Corte deve fixar uma orientação geral para a discussão sobre a existência de vínculo empregatício entre profissionais e plataformas
Por: Brado Jornal 02.jan.2024 às 16h12 - Atualizado: 02.jan.2024 às 14h44
STF analisa modelo de trabalho de motoristas de aplicativo

O Supremo Tribunal Federal marcou para 8 de fevereiro o julgamento sobre o modelo de trabalho de entregadores e motoristas de aplicativo no país.

A Corte deve fixar uma orientação para a discussão sobre a existência de vínculo empregatício entre esses profissionais e as plataformas.

Em 5 de dezembro, a Primeira Turma do STF decidiu, por unanimidade, derrubar uma decisão da Justiça do Trabalho que reconhecia o vínculo de emprego de um motorista com a plataforma Cabify.

O processo que será levado ao plenário da Corte em fevereiro é semelhante e servirá para definir um entendimento geral sobre o assunto. Segundo os ministros, a Justiça do Trabalho tem descumprido o posicionamento do Supremo nesse tema.

A Cabify argumentou que a decisão do TRT-3 vai contra posicionamentos já tomados pelo Supremo. 


A bronca de Alexandre de Moraes

O Supremo Tribunal Federal tem tomado diversas decisões individuais e derrubado entendimento de tribunais do trabalho que reconhecem o vínculo de emprego entre os motoristas e os aplicativos.

O relator do caso, Alexandre de Moraes (foto), disse que a Justiça Trabalhista tem descumprido reiteradamente precedentes do plenário do STF sobre a inexistência de relação de emprego entre as partes.

De acordo com Moraes, a Constituição permite outras formas de relação de trabalho. “Aquele que faz parte da Cabify, da Uber, do iFood, ele tem a liberdade de aceitar as corridas que quer. Ele tem a liberdade de fazer o seu horário e tem a liberdade de ter outros vínculos“, disse o relator.
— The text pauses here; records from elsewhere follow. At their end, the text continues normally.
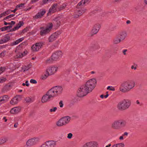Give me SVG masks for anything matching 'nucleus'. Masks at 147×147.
<instances>
[{
  "mask_svg": "<svg viewBox=\"0 0 147 147\" xmlns=\"http://www.w3.org/2000/svg\"><path fill=\"white\" fill-rule=\"evenodd\" d=\"M58 67L55 66L49 67H47L46 71L50 75H52L57 71Z\"/></svg>",
  "mask_w": 147,
  "mask_h": 147,
  "instance_id": "obj_10",
  "label": "nucleus"
},
{
  "mask_svg": "<svg viewBox=\"0 0 147 147\" xmlns=\"http://www.w3.org/2000/svg\"><path fill=\"white\" fill-rule=\"evenodd\" d=\"M71 118L69 116L64 117L60 119L56 123V125L58 126L65 125L69 122Z\"/></svg>",
  "mask_w": 147,
  "mask_h": 147,
  "instance_id": "obj_5",
  "label": "nucleus"
},
{
  "mask_svg": "<svg viewBox=\"0 0 147 147\" xmlns=\"http://www.w3.org/2000/svg\"><path fill=\"white\" fill-rule=\"evenodd\" d=\"M111 128L115 130L120 129L118 119L114 121L111 124Z\"/></svg>",
  "mask_w": 147,
  "mask_h": 147,
  "instance_id": "obj_15",
  "label": "nucleus"
},
{
  "mask_svg": "<svg viewBox=\"0 0 147 147\" xmlns=\"http://www.w3.org/2000/svg\"><path fill=\"white\" fill-rule=\"evenodd\" d=\"M109 96V94H106V95H105V96H104L105 98H107V97L108 96Z\"/></svg>",
  "mask_w": 147,
  "mask_h": 147,
  "instance_id": "obj_62",
  "label": "nucleus"
},
{
  "mask_svg": "<svg viewBox=\"0 0 147 147\" xmlns=\"http://www.w3.org/2000/svg\"><path fill=\"white\" fill-rule=\"evenodd\" d=\"M25 101L26 102L30 103L32 102L31 99L29 97H27L25 99Z\"/></svg>",
  "mask_w": 147,
  "mask_h": 147,
  "instance_id": "obj_34",
  "label": "nucleus"
},
{
  "mask_svg": "<svg viewBox=\"0 0 147 147\" xmlns=\"http://www.w3.org/2000/svg\"><path fill=\"white\" fill-rule=\"evenodd\" d=\"M119 35L121 37H125L127 36V32L125 31H122L119 32Z\"/></svg>",
  "mask_w": 147,
  "mask_h": 147,
  "instance_id": "obj_31",
  "label": "nucleus"
},
{
  "mask_svg": "<svg viewBox=\"0 0 147 147\" xmlns=\"http://www.w3.org/2000/svg\"><path fill=\"white\" fill-rule=\"evenodd\" d=\"M57 141L54 140L48 141L42 144L40 147H54Z\"/></svg>",
  "mask_w": 147,
  "mask_h": 147,
  "instance_id": "obj_8",
  "label": "nucleus"
},
{
  "mask_svg": "<svg viewBox=\"0 0 147 147\" xmlns=\"http://www.w3.org/2000/svg\"><path fill=\"white\" fill-rule=\"evenodd\" d=\"M25 5V4L24 3H21L20 4H19L16 7L18 8V9H21L23 8L24 7V6Z\"/></svg>",
  "mask_w": 147,
  "mask_h": 147,
  "instance_id": "obj_33",
  "label": "nucleus"
},
{
  "mask_svg": "<svg viewBox=\"0 0 147 147\" xmlns=\"http://www.w3.org/2000/svg\"><path fill=\"white\" fill-rule=\"evenodd\" d=\"M10 86H8L7 85H6L5 86V87L4 88V89H6V88H7L8 87H9Z\"/></svg>",
  "mask_w": 147,
  "mask_h": 147,
  "instance_id": "obj_60",
  "label": "nucleus"
},
{
  "mask_svg": "<svg viewBox=\"0 0 147 147\" xmlns=\"http://www.w3.org/2000/svg\"><path fill=\"white\" fill-rule=\"evenodd\" d=\"M57 107H54L53 109H51L49 110V111L51 112H55L56 110H57Z\"/></svg>",
  "mask_w": 147,
  "mask_h": 147,
  "instance_id": "obj_43",
  "label": "nucleus"
},
{
  "mask_svg": "<svg viewBox=\"0 0 147 147\" xmlns=\"http://www.w3.org/2000/svg\"><path fill=\"white\" fill-rule=\"evenodd\" d=\"M23 69H24V71L28 70L29 69V68L28 66H24L22 67Z\"/></svg>",
  "mask_w": 147,
  "mask_h": 147,
  "instance_id": "obj_41",
  "label": "nucleus"
},
{
  "mask_svg": "<svg viewBox=\"0 0 147 147\" xmlns=\"http://www.w3.org/2000/svg\"><path fill=\"white\" fill-rule=\"evenodd\" d=\"M42 46V43H37L32 46V51L33 52H37L41 48Z\"/></svg>",
  "mask_w": 147,
  "mask_h": 147,
  "instance_id": "obj_12",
O voto de Moraes foi seguido pelos ministros Cristiano Zanin, Luiz Fux e Cármen Lúcia. No entanto, Cármen Lúcia demonstrou preocupação com o futuro dos trabalhadores e ressaltou a falta de regulamentação dos direitos desses profissionais.

Durante o julgamento, o advogado Márcio Eurico Vitral Amaro, representante da Cabify, argumentou que o modelo de trabalho das empresas de aplicativo não pode ser considerado como relação de emprego conforme a Consolidação das Leis do Trabalho (CLT). Ele ressaltou que as mudanças tecnológicas também trouxeram impactos ao mercado de trabalho, tornando necessário repensar os conceitos tradicionais de relação empregatícia.